On January 1, 2023, amendments to Washington’s Equal Pay and Opportunity Act (EPOA) will take effect. The amendments set forth certain job posting requirements as follows:
- The amendments apply to employers:
- with 15 or more employees; AND
- engaging in any business, industry, profession, or activity in Washington.
- The employers must disclose in their job postings for hiring:
- the wage scale or salary range; and
- a general description of all benefits and other compensation to be offered.
- Upon request of an employee offered an internal transfer or promotion, the employers must provide the wage scale or salary range of the employee’s new position.
A “posting” means any solicitation intended to recruit job applicants, including indirectly through a third party, and includes any postings done electronically, or with a printed hard copy.

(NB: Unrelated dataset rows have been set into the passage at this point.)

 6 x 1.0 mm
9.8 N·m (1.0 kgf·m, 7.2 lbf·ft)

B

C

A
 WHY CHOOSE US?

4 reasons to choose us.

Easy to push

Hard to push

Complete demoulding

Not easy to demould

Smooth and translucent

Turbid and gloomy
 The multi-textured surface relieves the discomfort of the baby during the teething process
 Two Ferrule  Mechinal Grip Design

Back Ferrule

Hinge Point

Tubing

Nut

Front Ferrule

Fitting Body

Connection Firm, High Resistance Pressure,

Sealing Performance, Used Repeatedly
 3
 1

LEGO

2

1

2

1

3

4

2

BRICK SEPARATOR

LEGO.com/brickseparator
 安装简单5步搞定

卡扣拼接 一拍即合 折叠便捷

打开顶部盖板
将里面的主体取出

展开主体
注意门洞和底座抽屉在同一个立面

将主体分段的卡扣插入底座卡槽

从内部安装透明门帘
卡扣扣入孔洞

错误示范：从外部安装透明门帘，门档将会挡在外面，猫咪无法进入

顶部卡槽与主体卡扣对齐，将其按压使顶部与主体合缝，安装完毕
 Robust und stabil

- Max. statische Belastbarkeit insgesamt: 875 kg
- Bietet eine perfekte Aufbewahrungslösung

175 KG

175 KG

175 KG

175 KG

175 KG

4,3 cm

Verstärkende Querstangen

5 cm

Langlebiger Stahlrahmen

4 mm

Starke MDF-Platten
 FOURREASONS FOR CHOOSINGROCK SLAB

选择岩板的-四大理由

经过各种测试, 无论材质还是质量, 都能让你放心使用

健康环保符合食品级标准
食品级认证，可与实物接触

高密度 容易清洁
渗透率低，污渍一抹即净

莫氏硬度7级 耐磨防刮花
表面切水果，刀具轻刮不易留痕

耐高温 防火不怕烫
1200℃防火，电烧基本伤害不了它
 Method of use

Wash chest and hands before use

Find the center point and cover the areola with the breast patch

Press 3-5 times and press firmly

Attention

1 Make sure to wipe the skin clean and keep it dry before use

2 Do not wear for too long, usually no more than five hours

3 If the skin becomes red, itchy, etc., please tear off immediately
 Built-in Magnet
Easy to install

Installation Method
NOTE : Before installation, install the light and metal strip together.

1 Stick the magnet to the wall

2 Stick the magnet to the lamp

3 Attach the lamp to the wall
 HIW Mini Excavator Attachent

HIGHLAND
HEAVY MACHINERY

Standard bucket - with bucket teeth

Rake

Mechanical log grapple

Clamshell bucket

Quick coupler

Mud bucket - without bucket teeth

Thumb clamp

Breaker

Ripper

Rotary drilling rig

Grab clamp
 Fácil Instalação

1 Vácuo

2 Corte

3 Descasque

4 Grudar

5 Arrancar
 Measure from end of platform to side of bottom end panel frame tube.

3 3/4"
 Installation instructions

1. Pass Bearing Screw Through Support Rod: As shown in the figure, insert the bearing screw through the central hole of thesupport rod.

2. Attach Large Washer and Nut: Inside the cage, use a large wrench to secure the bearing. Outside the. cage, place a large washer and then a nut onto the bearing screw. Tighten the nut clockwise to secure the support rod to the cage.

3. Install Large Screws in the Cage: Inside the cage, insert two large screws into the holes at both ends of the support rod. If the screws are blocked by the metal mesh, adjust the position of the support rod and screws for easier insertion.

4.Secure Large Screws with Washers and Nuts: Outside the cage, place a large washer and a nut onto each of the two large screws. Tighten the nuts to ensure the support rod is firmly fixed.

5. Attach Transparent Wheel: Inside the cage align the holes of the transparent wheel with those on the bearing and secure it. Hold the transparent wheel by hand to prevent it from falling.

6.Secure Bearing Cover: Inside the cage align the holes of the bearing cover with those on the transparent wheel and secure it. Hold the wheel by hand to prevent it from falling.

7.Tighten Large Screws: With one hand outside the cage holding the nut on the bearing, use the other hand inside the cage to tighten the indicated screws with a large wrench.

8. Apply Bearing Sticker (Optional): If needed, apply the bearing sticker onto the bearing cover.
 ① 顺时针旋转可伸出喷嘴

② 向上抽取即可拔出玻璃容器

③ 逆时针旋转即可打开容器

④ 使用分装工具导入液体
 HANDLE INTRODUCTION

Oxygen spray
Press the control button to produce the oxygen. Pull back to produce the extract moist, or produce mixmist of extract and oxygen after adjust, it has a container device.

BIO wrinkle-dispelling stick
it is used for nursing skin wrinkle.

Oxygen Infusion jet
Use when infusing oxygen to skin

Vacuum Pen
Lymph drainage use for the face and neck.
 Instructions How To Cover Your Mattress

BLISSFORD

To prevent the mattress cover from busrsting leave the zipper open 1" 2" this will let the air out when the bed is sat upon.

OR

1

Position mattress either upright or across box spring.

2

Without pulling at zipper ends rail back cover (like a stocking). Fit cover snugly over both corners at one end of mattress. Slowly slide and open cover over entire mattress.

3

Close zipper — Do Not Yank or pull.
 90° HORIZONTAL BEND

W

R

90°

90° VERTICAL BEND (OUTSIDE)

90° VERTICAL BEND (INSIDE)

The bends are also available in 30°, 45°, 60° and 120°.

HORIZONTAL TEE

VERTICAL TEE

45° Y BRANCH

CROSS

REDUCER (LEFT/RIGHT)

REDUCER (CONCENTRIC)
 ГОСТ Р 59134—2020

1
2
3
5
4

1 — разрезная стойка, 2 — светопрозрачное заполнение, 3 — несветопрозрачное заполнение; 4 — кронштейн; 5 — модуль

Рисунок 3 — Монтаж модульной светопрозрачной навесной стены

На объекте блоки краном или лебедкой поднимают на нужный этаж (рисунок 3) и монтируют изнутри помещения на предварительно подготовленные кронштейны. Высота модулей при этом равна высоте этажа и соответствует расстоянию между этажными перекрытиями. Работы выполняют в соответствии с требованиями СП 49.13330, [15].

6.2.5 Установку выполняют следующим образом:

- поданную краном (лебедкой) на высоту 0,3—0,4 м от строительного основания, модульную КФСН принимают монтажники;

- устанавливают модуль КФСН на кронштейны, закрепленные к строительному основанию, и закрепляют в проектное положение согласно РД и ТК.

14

Previously, covered employers needed to disclose to an applicant the minimum wage or salary, or to an employee the wage or salary range (if not existed, the minimum wage or salary expectation), only when the job-offered applicant or employee requested it. Under the amendments, employers must have the wage scale or salary range for each new position and proactively provide it on their job postings along with benefit descriptions or when offering the new position to their employees.
Violations of the amendments may result in investigation by the Washington Department of Labor and Industries, an imposition of penalty, or monetary remedies for the applicant or employee.
[Overview of Washington Equal Pay and Opportunities Act]
Washington’s EPOA protects employees and job applicants of covered employees from gender discrimination in compensation and career advancement opportunities. Under the EPOA, employers must provide equal compensation to “similarly-employed” workers having the same employer and job performance requirements of similar skills, efforts, responsibilities, and working conditions. Differences in pay or career advancement opportunity may be permissible for some specific reasons unrelated to gender, such as differences in education, training, or experience, seniority, merit/work performance, and compensation based on quantity or quality of production.
Employers must not prohibit employees from inquiring about, disclosing, comparing, or discussing their wages and benefits with others, or require employees to sign agreements preventing them from discussing their wages. Employers cannot retaliate against an employee for discussing wages, filing a complaint, or exercising other protected rights under the EPOA.
Employers may not seek an applicant’s wage or salary history or require that an applicant’s prior wage or salary history meet certain criteria, even if the question is optional. Employees may voluntarily disclose their wage or salary history to prospective employers, but the disclosure must be voluntary. An employer may confirm an applicant’s wage or salary history if the applicant voluntarily discloses it or after the employer negotiates and makes an offer of employment to the applicant.